A lot of this work will need to be done by the board with the help of our local professionals, but there is much room for members to contribute. I’m referring to Bikur Holim, visiting the sick or inform, providing a meal for someone who just got out of the hospital. Yes, as your rabbi I visit our members in the hospital, and our wonderful “sunshine” ladies send cards, but it’s much too big a mitzvah not to share.
Many of you (too numerous to mention by name for fear of omitting someone) already do wonderful mitzvahs and gemilut hessed, deeds of kindness for others. Just by way of example let me note that Al and Sandy Abrams are mitzvah mensches in Paradise, always willing to make a visit, give a ride or do a good deed behind the scenes. Harriet Spiegel takes an elderly man in the Oroville area to lunch every week. Stuart Nutick has volunteered and visited the infirm. This year we need to develop a congregational team of Mitzvah Mensches who are willing to sign up to make visits, cook a meal, or give a ride to services, or as I mentioned on Rosh Hashanah, to host a couple of Hillel students. If this is your passion, if this is your response to the Shofar’s call, we will have a mitzvah sign-up page in the November bulletin, or you can let us know by contacting the office after the holiday.
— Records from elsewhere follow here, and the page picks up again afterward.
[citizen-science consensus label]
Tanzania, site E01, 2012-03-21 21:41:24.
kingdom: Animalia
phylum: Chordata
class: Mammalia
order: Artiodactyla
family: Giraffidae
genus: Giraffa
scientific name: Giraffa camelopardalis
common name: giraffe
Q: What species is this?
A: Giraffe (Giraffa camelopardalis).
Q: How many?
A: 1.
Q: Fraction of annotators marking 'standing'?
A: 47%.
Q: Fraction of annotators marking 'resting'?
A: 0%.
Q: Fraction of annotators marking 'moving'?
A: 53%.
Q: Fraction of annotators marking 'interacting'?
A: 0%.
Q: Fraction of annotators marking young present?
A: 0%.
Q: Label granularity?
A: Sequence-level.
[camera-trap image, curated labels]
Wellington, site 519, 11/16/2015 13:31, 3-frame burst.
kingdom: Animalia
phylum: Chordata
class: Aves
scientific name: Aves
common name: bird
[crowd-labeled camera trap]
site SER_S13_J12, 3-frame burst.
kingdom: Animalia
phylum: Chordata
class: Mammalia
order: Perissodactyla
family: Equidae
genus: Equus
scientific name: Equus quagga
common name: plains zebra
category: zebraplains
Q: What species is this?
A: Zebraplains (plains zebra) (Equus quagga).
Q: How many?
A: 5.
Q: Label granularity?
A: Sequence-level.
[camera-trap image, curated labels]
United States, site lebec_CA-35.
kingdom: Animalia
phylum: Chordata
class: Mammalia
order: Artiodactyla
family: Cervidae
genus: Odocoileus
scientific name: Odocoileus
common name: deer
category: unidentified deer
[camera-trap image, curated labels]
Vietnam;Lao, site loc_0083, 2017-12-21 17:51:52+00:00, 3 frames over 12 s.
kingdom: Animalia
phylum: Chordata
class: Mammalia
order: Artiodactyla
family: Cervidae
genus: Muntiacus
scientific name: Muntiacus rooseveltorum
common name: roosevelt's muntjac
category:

Finally, the prophet Isaiah tells us to keep the Sabbath. One might wonder how that fits in to this call to Social Action. Well, if we don’t take the time to experience the beauty, rest and joy of Shabbat, we can easily become burned out in our efforts to better the world. Shabbat is a taste of dream, a weekly experience of “the World to Come,” that is what life on our planet will be like when we truly perfect the world as God’s partners. Let us enjoy it, savor it and honor it.
At CBI, we have a regular Shabbat morning minyan, people who come faithfully nearly every week to pray, learn Torah and shmooze over Kiddush. Shabbat morning has become our main service of the week. On Friday nights, too, at Mishpachah Shabbat and Scholars’ Shabbats, we have a full house. It’s especially great to see all the families with young children who come to the Mishpachah services. But at many of our regular Friday night services, when there’s not a special program, things have been too quiet lately. We’ve missed you. If you’ve forgotten what a delight Shabbat can be, perhaps your answer to the shofar’s call can be to attend Kabbalat Shabbat and to celebrate with us.
What is the fast that God requires? It is to do our small part in the repairing the world, to put our little piece in the great puzzle of humanity. To create a caring congregation. To get in the tzedakah habit. To find our mitzvah passion and sign on for it. To tend to our own spirituality and build our community by keeping the Sabbath as a taste of the World to Come.
This is the fast that God requires, the call of the shofar to which we must respond.